= Alıştırma 1 =
Altın kesesi bulan adamı anlatan metne göre aşağıdaki soruları cevaplayın.
(a) Toprağı eşeleyen er ne bulmak için kalkmıştı?
(b) Mahmut neden bu kadar ün kazanmıştı?
(c) Metnin sonunda yoksulluk nasıl tanımlanıyor?
= Alıştırma 2 =
Yoksulluk ve zenginlik üzerine olan metni, bittiği yerden birkaç cümleyle sürdürün.

= Verilen Metin =
+ + +

12 Haziran 2013 Çarşamba

DİN VE AHLAKTAN UZAKLAŞTIRAN FAKİRLİK VE ZENGİNLİK

Deri parçasının içinde bir kese altın bulan adam 178

Tertemiz bir er, bir parça deri bulmak için kalktı, toprağı eşelerken de buldu.

Onu topraktan çekip çıkarınca.
İçinden altın dolu bir kese düştü yere.

Dertlendi de elini şiddetle başına vurdu.
Tanrı’ya dedi ki:

Ne diye günümü karartın; ben senden ne istedim, sen ne verdin?
Beni yakıp yandıracak bir şey verdin bana.

Neden beni yakacak, halimi perişan edecek şey veriyorsan bana?
Bu istemem ben.

Ben senden lütuf istiyorum, kahır değil.
Deri parçası lazım ama para lazım değil bana.

                               ***
Erler gibi himmetin (çalış, çabala, uğraşı) varsa gayret et de er et kendini, adam ol.

Padişahtan altın, gümüş umuyorsan gönlün de korku içindedir daima, canın da.

Değil mi ki sonunda can vereceksin; altınla gümüş isteği de neden?
Gümüşle altını bırak da can gözle; çünkü can, birçok paradan, puldan daha iyidir.

Mahmut’un canı, yoksulluktan bir şey elde etmişti de o yüzden bu kadar ün kazandı.

Padişahken kibri huy edinseydi, halk boyuna onu anmazdı.
Padişah bile yoksullukla anılırsa artık sen de ancak yoksullukla ün sahibi olabilirsin.

Yoksulluktaki sırrı bilip anlayan padişahlar, bir ihtiyarın gölgesini seçtiler, oraya sığındılar.

                                           ***
İlahiname Ferideddin-i Attar M.E. B. Şark-İslam klasikleri   

                                             *
Yoksulluk:
Kendisinin her an Allah’a muhtaç olduğunu bilmesidir.

+ + +

= Verilen Veriler =
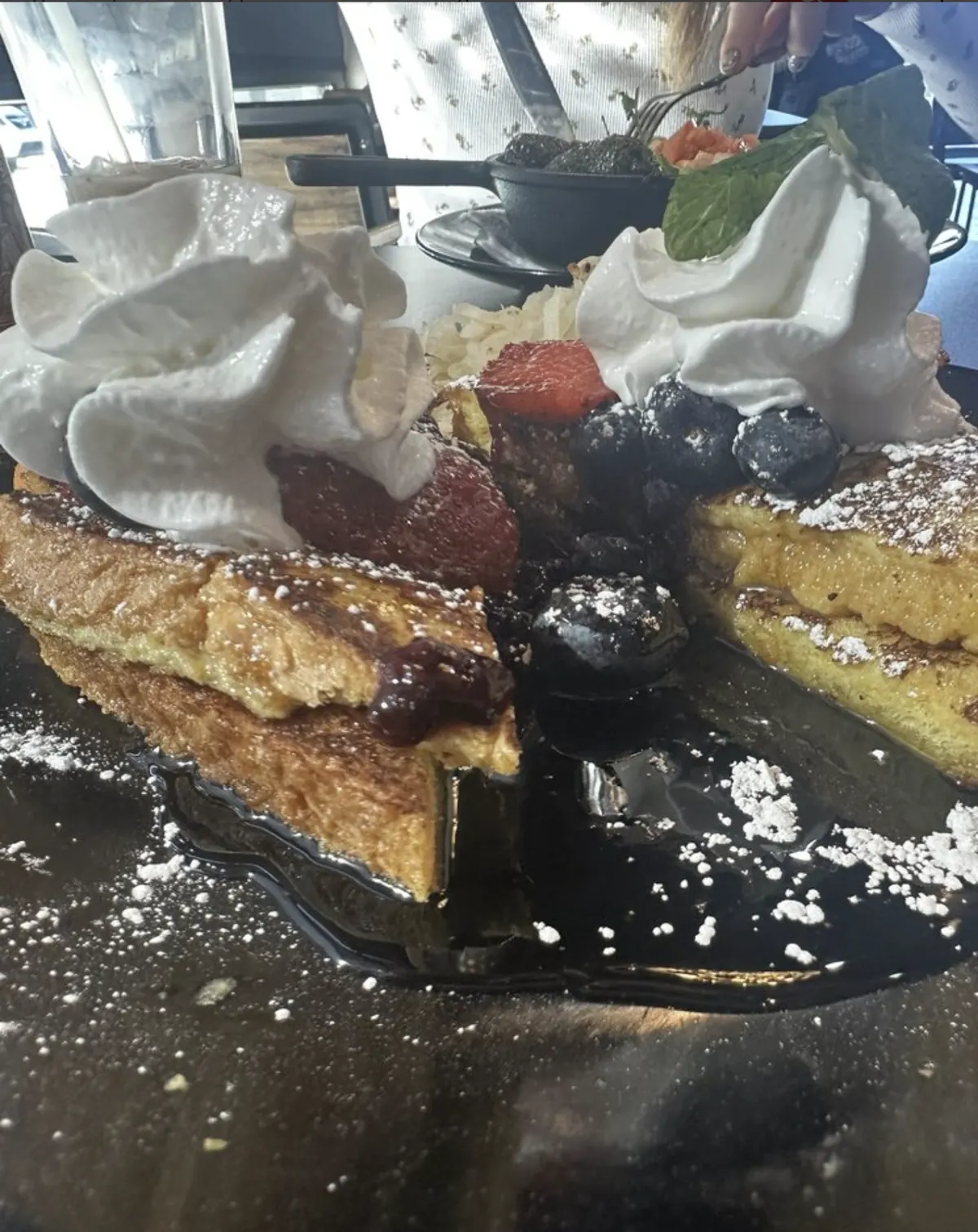 French toast with berries, whipped cream, and powdered sugar at Urban Kitchen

+ + +

= Cevap Alanı 1 =
(a) Bir parça deri bulmak için kalkmıştı.
(b) Canı yoksulluktan bir şey elde ettiği için bu kadar ün kazanmıştı.
(c) Kişinin, kendisinin her an Allah'a muhtaç olduğunu bilmesi olarak tanımlanıyor.

= Cevap Alanı 2 =
Zengin olan yalnız Allah’tır ve bütün insanlar fakir olup O’na muhtaçtır.                                                       
(Fatır, 35/15)

Maddi anlamdaki fakirlik ise Allah’ın kullarını imtihan için vasıta kıldığı bir yoldur ve sabredenler bu imtihanı başarmış olurlar.                                                          
(Bakara, 2/155)

Zenginlerin mallarında ihtiyacından dolayı isteyenin ve yoksulun belirli bir hakkı bulunması ve zekâtın verilecek kimselerin başında fakirlerin yer alması, bu imtihanın sadece fakirlere yönelik olmadığını göstermektedir.                            
 (Me’aric, 70/24-25),(Tevbe 9/60)

Hazreti Peygamber, fakirlikten Allah’a sığınmış ve çevresindekilerin de sığınmasını istemiş, başa geldiği takdirde sabredilmesini öğütlemiştir.

Fakirliğin ve zenginliğin dini ve ahlaki bakımdan hem yararları hem de tehlikeleri olduğunu belirterek insana dini ve ahlaki yükümlülüklerini unutturan fakirliğin yanında azgınlığa sürükleyen zenginliğin tehlikesine de dikkat çekmiştir.
(Tırmizi, Zühd, 3)               

Diyanet. İş. Bşk.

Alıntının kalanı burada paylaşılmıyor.